- _Written task_: Convert the part of the data that opens with the line containing "Which holds a" and runs through the end of the data into a Markdown table, omitting blank lines. Use two columns, "Row" for the row number and "Line" for the line.

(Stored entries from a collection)
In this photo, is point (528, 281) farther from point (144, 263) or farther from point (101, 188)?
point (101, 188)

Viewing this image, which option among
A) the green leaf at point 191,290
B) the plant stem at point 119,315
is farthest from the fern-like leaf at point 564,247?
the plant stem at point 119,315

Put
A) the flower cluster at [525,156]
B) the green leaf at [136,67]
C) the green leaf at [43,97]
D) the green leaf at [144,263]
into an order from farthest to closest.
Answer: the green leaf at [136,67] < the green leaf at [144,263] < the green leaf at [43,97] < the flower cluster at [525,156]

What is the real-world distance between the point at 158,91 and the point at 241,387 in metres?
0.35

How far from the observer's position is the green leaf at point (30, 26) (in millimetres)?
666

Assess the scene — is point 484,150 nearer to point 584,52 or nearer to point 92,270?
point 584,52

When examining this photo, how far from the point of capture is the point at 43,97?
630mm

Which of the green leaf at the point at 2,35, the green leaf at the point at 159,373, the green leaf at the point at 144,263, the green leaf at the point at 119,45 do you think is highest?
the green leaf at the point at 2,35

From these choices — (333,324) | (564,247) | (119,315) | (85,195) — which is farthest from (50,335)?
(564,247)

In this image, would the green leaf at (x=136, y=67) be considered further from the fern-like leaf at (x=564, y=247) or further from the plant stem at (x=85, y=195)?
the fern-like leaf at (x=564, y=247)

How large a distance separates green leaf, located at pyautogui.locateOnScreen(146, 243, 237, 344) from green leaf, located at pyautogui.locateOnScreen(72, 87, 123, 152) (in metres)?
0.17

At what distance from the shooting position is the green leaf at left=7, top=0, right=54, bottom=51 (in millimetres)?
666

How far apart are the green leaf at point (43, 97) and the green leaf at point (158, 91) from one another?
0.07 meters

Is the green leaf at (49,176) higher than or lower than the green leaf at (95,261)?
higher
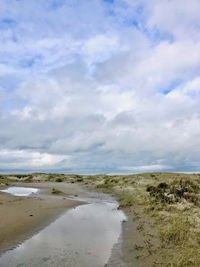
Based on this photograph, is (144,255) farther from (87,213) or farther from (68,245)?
(87,213)

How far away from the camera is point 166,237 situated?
994 centimetres

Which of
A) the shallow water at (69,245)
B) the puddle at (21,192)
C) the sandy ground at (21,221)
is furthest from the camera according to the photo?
the puddle at (21,192)

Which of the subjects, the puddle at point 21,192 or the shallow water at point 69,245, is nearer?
the shallow water at point 69,245

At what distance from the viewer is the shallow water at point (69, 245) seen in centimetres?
791

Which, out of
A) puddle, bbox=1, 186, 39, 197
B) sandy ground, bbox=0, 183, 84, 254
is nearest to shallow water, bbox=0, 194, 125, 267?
sandy ground, bbox=0, 183, 84, 254

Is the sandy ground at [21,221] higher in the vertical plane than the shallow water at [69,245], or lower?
higher

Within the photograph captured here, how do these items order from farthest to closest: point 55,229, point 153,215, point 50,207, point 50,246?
point 50,207
point 153,215
point 55,229
point 50,246

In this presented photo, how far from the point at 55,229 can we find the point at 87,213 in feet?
16.6

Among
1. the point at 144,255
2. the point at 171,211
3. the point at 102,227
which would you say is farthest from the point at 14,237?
the point at 171,211

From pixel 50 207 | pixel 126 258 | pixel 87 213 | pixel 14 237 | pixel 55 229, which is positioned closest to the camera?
pixel 126 258

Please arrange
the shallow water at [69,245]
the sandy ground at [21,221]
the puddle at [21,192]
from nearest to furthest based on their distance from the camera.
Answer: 1. the shallow water at [69,245]
2. the sandy ground at [21,221]
3. the puddle at [21,192]

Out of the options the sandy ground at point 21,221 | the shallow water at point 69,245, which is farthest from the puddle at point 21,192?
the shallow water at point 69,245

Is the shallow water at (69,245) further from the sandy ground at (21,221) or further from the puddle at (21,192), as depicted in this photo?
the puddle at (21,192)

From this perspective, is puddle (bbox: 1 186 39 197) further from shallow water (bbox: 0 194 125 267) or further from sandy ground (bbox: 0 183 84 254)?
shallow water (bbox: 0 194 125 267)
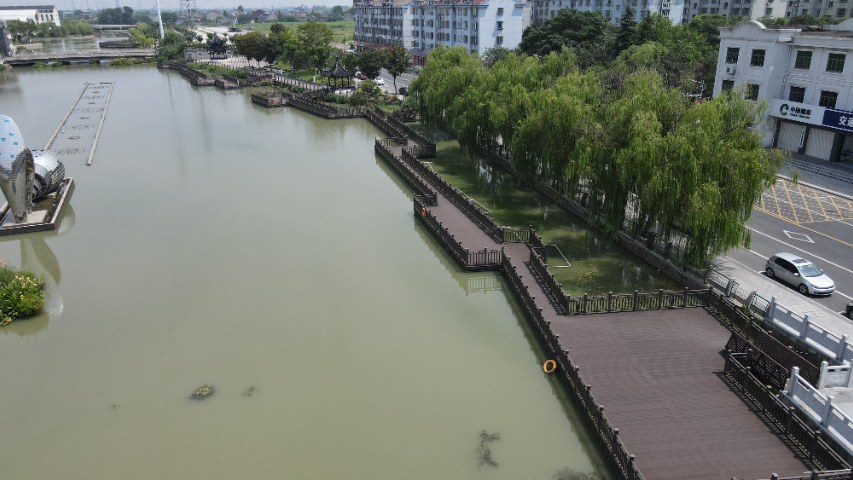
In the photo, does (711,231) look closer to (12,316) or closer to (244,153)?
(12,316)

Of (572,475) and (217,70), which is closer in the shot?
(572,475)

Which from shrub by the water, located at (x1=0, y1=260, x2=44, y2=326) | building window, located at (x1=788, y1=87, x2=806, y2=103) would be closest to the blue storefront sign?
building window, located at (x1=788, y1=87, x2=806, y2=103)

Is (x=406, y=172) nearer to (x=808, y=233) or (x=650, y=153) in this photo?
(x=650, y=153)

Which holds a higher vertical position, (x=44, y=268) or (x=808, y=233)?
(x=808, y=233)

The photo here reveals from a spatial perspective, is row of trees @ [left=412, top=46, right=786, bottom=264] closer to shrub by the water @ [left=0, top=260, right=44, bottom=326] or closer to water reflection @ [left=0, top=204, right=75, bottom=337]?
water reflection @ [left=0, top=204, right=75, bottom=337]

- _Full solution_:
| Row | Line |
|---|---|
| 1 | Which holds a higher vertical position, (x=44, y=268) or (x=808, y=233)? |
| 2 | (x=808, y=233) |
| 3 | The photo here reveals from a spatial perspective, is row of trees @ [left=412, top=46, right=786, bottom=264] closer to shrub by the water @ [left=0, top=260, right=44, bottom=326] or closer to water reflection @ [left=0, top=204, right=75, bottom=337]? |
| 4 | water reflection @ [left=0, top=204, right=75, bottom=337] |